→ Prompt a
Can you reproduce, word for word, the article about churches preventing sexual abuse?

→ Passage to read
Mission Lab

Pastors: Preventing sexual abuse and caring for the abused takes the whole church

October 7th, 2019 / By: Bonnie Pritchett | TEXAN Correspondent / comments

Pastors: Preventing sexual abuse and caring for the abused takes the whole church

GRAPEVINE  Five years ago, Ivy Shelton, pastor of First Baptist Church in Waskom, recommended the church perform background checks on volunteers working with minors, including people already serving in children’s and youth ministries. A few members of the East Texas congregation resisted. And one couple, so offended by the proposition, left the church.

When pastor John Powell of Emanuel Baptist Church in New Caney proposed the same security measures at a former church, deacons openly opposed him. Powell admitted his attempt to impose the policy was “ham-fisted,” but the opposition was startling.

“I thought it was a much bigger deal than anyone else thought it was and it didn’t go over well,” he said.

That was then.

Today, young families visiting Powell’s 2-year-old SBTC church plant demand child safety protocols. And the members of FBC Waskom, steeped in the inescapable news of child sexual abuse, welcome bolstered abuse prevention protocols.

With experience ranging from rural West Texas towns to East Texas suburbs, and from a young church plant to a 120-year-old congregation, three SBTC pastors attending the Ethics and Religious Liberty Commission’s National Conference, Oct. 3-5, spoke with the TEXAN about their efforts to shepherd their flocks. Conference speakers representing victims of abuse, child-safety advocates and SBC leadership addressed the theme “Caring Well: Equipping the Church to Confront the Abuse Crisis.”

→ Prompt b
Would you transcribe the five rows below line for line, leaving the pictures out of your answer?

→ Material for this task
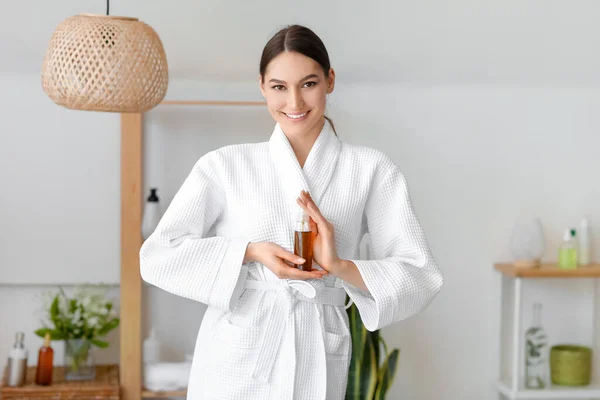 Smiling Young Woman Holding Bottle Natural Essential Oil Bathroom — Stock Photo, Image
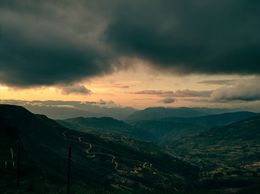 Am Horizont sind Berge unter Wolken bei Sonnenuntergang sichtbar.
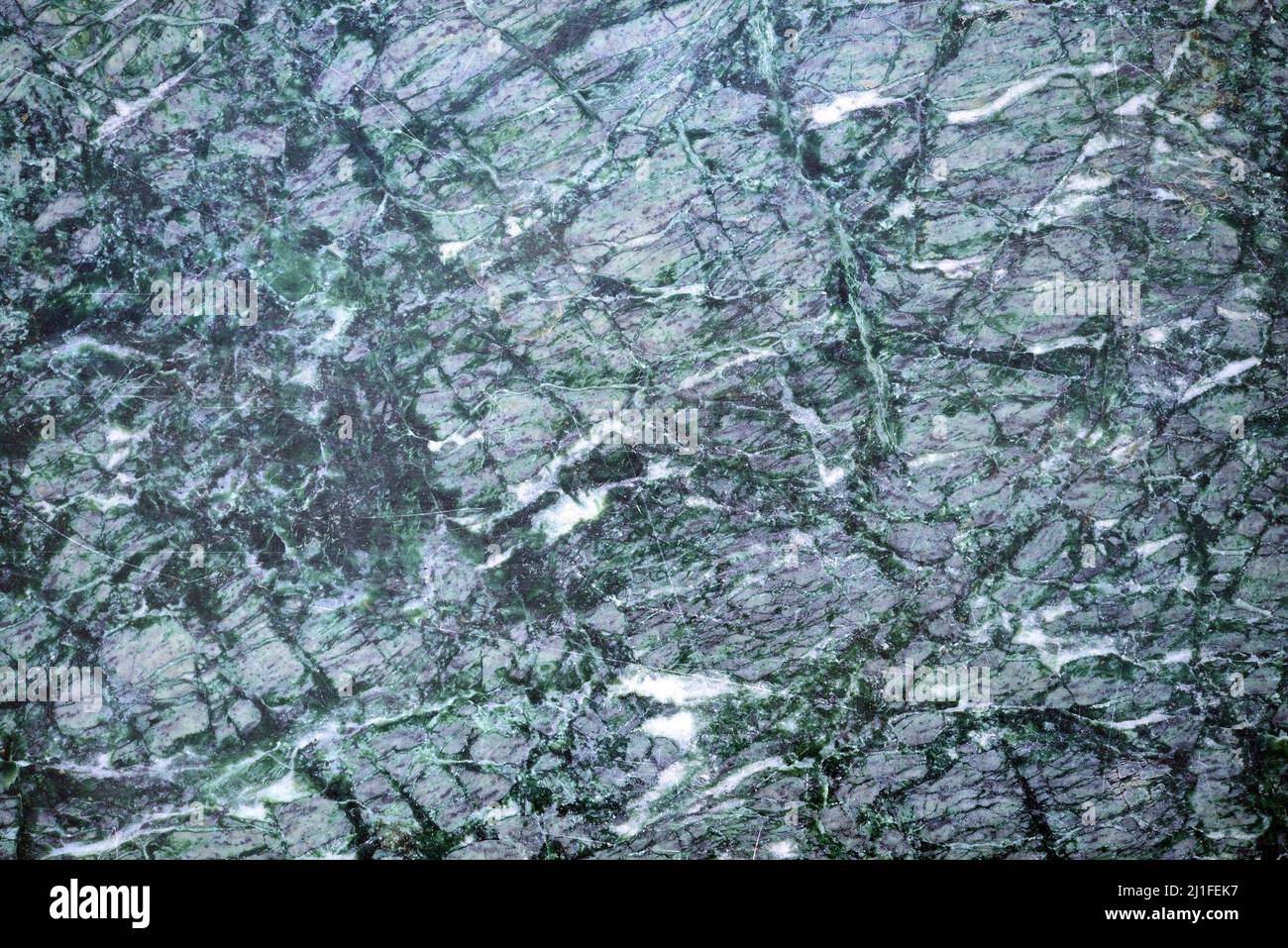 Grüner Marmor mit Blick auf polierten Stein Textur Hintergrund Stockfoto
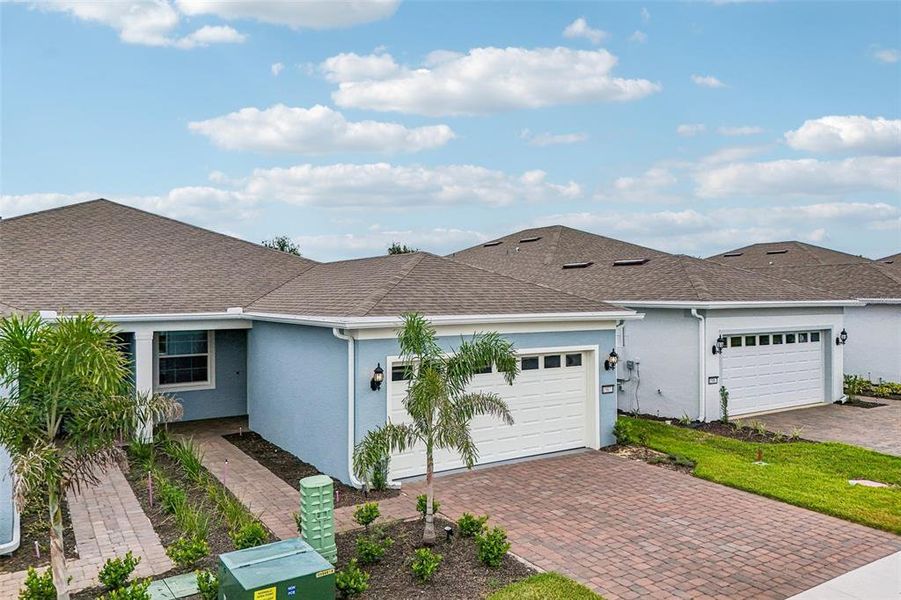 Front exterior of a new home in Del Webb Oasis, Winter Garden, FL, highlighting curb appeal (Image 23). Front exterior of a new home in Del Webb Oasis, Winter Garden, FL, highlighting curb appeal (Image 23).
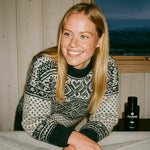 Smiling woman in patterned sweater indoors with ALKYMIST product, cozy natural home setting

→ Reply a
Mission Lab

Pastors: Preventing sexual abuse and caring for the abused takes the whole church

October 7th, 2019 / By: Bonnie Pritchett | TEXAN Correspondent / comments

Pastors: Preventing sexual abuse and caring for the abused takes the whole church

GRAPEVINE  Five years ago, Ivy Shelton, pastor of First Baptist Church in Waskom, recommended the church perform background checks on volunteers working with minors, including people already serving in children’s and youth ministries. A few members of the East Texas congregation resisted. And one couple, so offended by the proposition, left the church.

When pastor John Powell of Emanuel Baptist Church in New Caney proposed the same security measures at a former church, deacons openly opposed him. Powell admitted his attempt to impose the policy was “ham-fisted,” but the opposition was startling.

“I thought it was a much bigger deal than anyone else thought it was and it didn’t go over well,” he said.

That was then.

Today, young families visiting Powell’s 2-year-old SBTC church plant demand child safety protocols. And the members of FBC Waskom, steeped in the inescapable news of child sexual abuse, welcome bolstered abuse prevention protocols.

With experience ranging from rural West Texas towns to East Texas suburbs, and from a young church plant to a 120-year-old congregation, three SBTC pastors attending the Ethics and Religious Liberty Commission’s National Conference, Oct. 3-5, spoke with the TEXAN about their efforts to shepherd their flocks. Conference speakers representing victims of abuse, child-safety advocates and SBC leadership addressed the theme “Caring Well: Equipping the Church to Confront the Abuse Crisis.”

→ Reply b
 Smiling Young Woman Holding Bottle Natural Essential Oil Bathroom — Stock Photo, Image
 Am Horizont sind Berge unter Wolken bei Sonnenuntergang sichtbar.
 Grüner Marmor mit Blick auf polierten Stein Textur Hintergrund Stockfoto
 Front exterior of a new home in Del Webb Oasis, Winter Garden, FL, highlighting curb appeal (Image 23). Front exterior of a new home in Del Webb Oasis, Winter Garden, FL, highlighting curb appeal (Image 23).
 Smiling woman in patterned sweater indoors with ALKYMIST product, cozy natural home setting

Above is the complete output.